▶ Prompt
Set down, exactly and with no pictures, the line that contains "Nice home in" and all lines after it in the listing.
+-------+
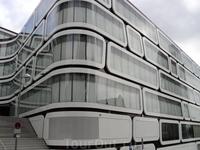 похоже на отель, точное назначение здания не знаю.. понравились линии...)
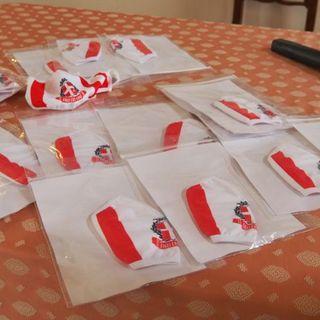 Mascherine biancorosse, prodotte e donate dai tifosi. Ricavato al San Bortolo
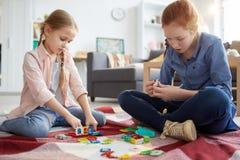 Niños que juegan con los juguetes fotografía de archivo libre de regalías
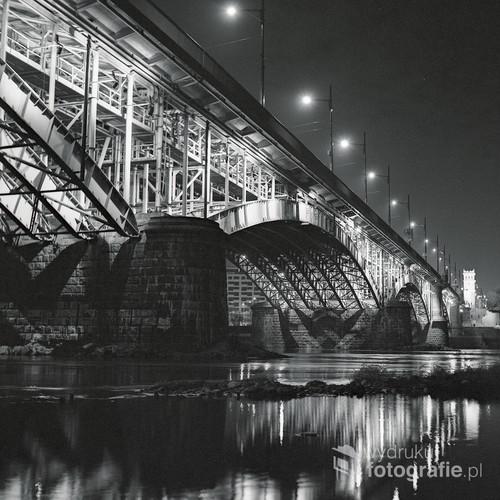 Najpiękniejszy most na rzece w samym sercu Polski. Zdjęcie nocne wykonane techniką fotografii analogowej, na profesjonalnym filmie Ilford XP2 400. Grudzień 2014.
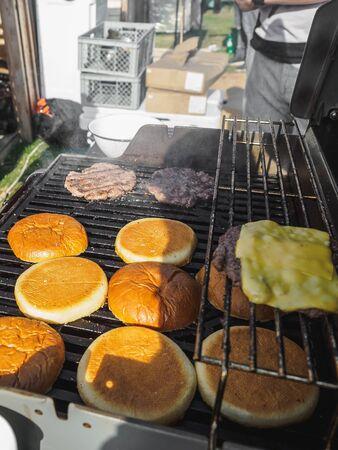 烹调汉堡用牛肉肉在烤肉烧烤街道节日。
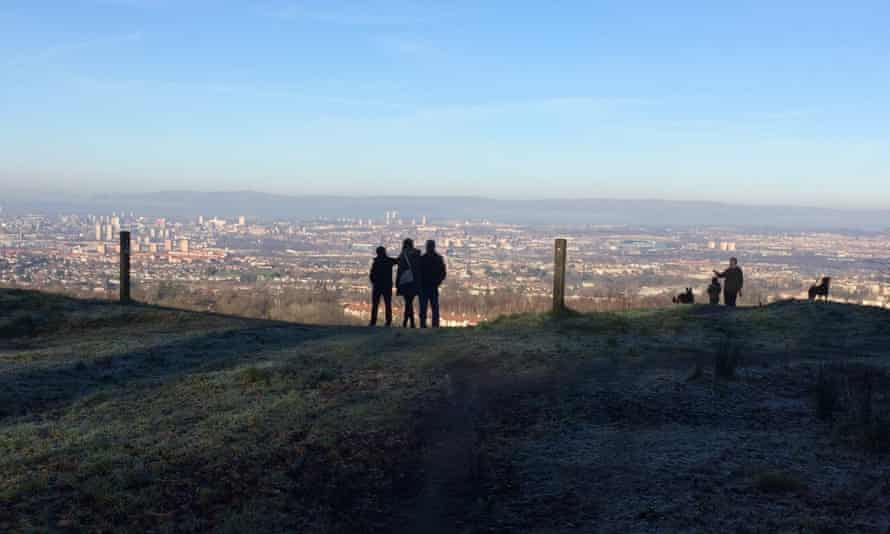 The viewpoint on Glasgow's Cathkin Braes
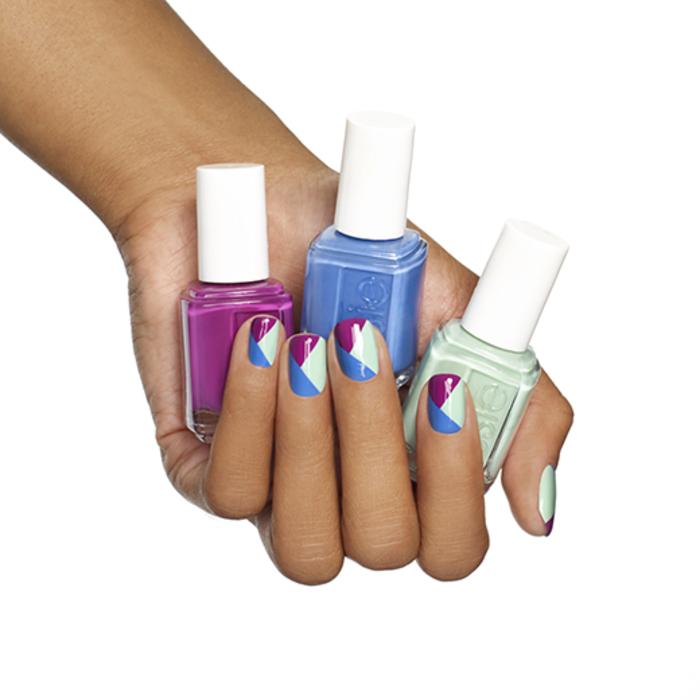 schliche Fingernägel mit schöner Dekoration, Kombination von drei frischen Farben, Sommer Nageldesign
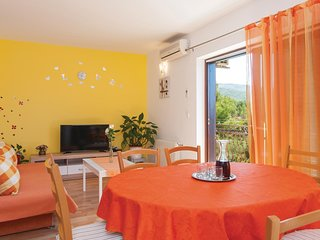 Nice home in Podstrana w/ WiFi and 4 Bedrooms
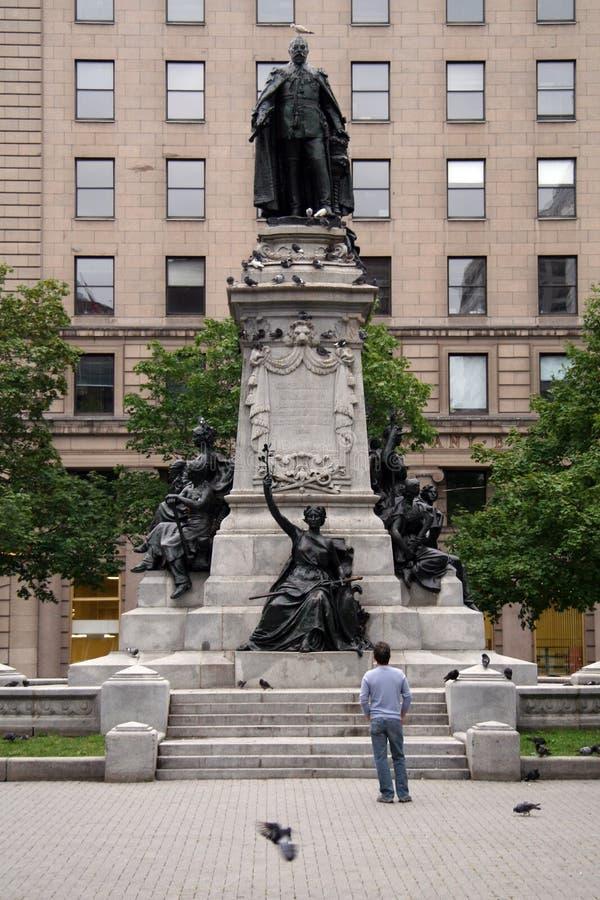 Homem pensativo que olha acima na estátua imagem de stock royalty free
+-------+
▶ Solution below
 Nice home in Podstrana w/ WiFi and 4 Bedrooms
 Homem pensativo que olha acima na estátua imagem de stock royalty free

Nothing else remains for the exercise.